| Excerpt to read |
>>>
Cornerstone of Zion: Historic Nauvoo Visitors’ Center Exhibit

Museum with an exhibit title banner and scale model of the Nauvoo Illinois Temple. 
The Lord designated Nauvoo as the “cornerstone of Zion.” Nauvoo’s covenant community followed prophetic direction to build the house of the Lord, setting a pattern that the Church has continued to build upon.

“This stake … I have planted to be a cornerstone of Zion, which shall be polished with the refinement which is after the similitude of a palace” (Doctrine and Covenants 124:2).1


In section 124 of the Doctrine and Covenants, Jesus Christ refers to Nauvoo as a “cornerstone of Zion” four times (see verses 2, 23, 60, and 131). A cornerstone is a large stone laid at the corner of a building’s foundation. It gives order, strength, and stability to the entire structure. Zion can mean “the Lord’s people,” “the pure in heart,” or a specific temple-centered location like Jerusalem.2 The Lord called the stake of Nauvoo “a cornerstone of Zion” because the prophetic revelations and the temple covenants He revealed there as well as the community of believers would give order, strength, and stability to the entire Church for generations to follow.
<<<
| Records provided |
>>>
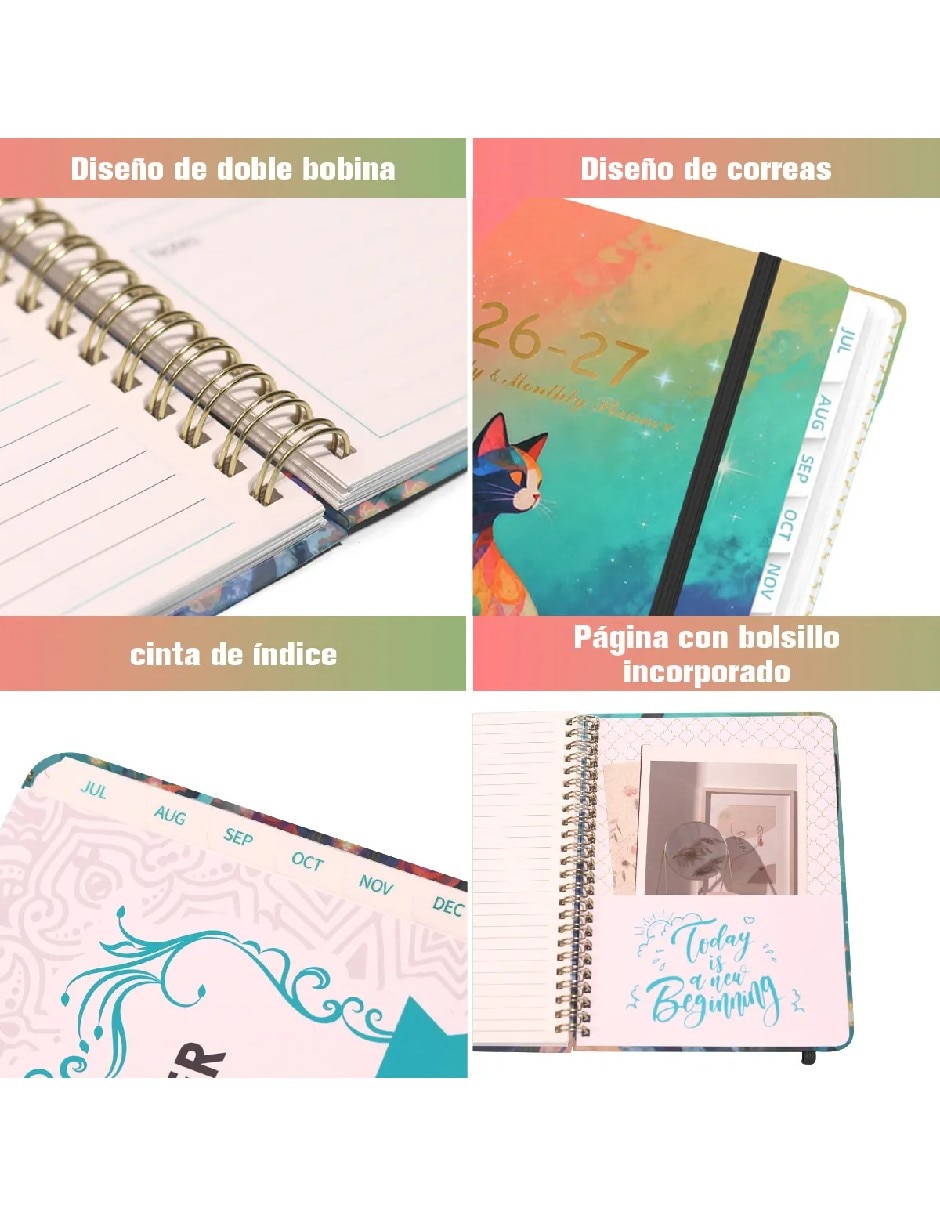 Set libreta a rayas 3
<<<
>>>
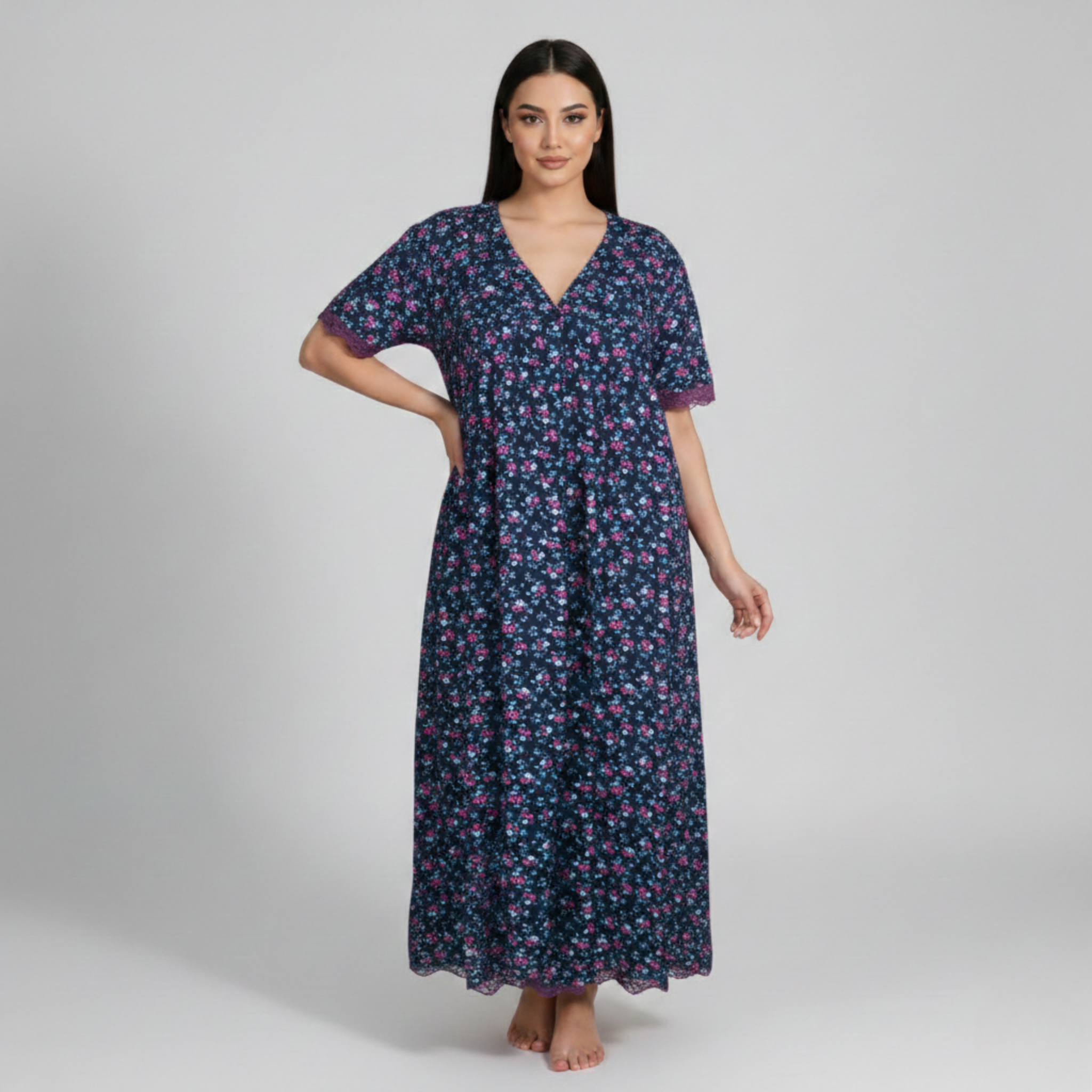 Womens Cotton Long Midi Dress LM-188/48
<<<
| Exercise set |
1. Answer these questions about the text on the Nauvoo exhibit, one answer per line:
(a) How many times does section 124 of the Doctrine and Covenants have Jesus Christ refer to Nauvoo as a "cornerstone of Zion"?
(b) What three things does a cornerstone give to the entire structure?
(c) What is displayed in the museum together with the exhibit title banner?
2. Please write out the part of the text on the Nauvoo exhibit that begins at the words "Cornerstone of Zion: Historic" and stops after "to build upon.", swapping "house of the Lord" for "temple".

| Task answers |
1.
(a) Four times (verses 2, 23, 60, and 131).
(b) Order, strength, and stability.
(c) A scale model of the Nauvoo Illinois Temple.

2.
Cornerstone of Zion: Historic Nauvoo Visitors’ Center Exhibit

Museum with an exhibit title banner and scale model of the Nauvoo Illinois Temple. 
The Lord designated Nauvoo as the “cornerstone of Zion.” Nauvoo’s covenant community followed prophetic direction to build the temple, setting a pattern that the Church has continued to build upon.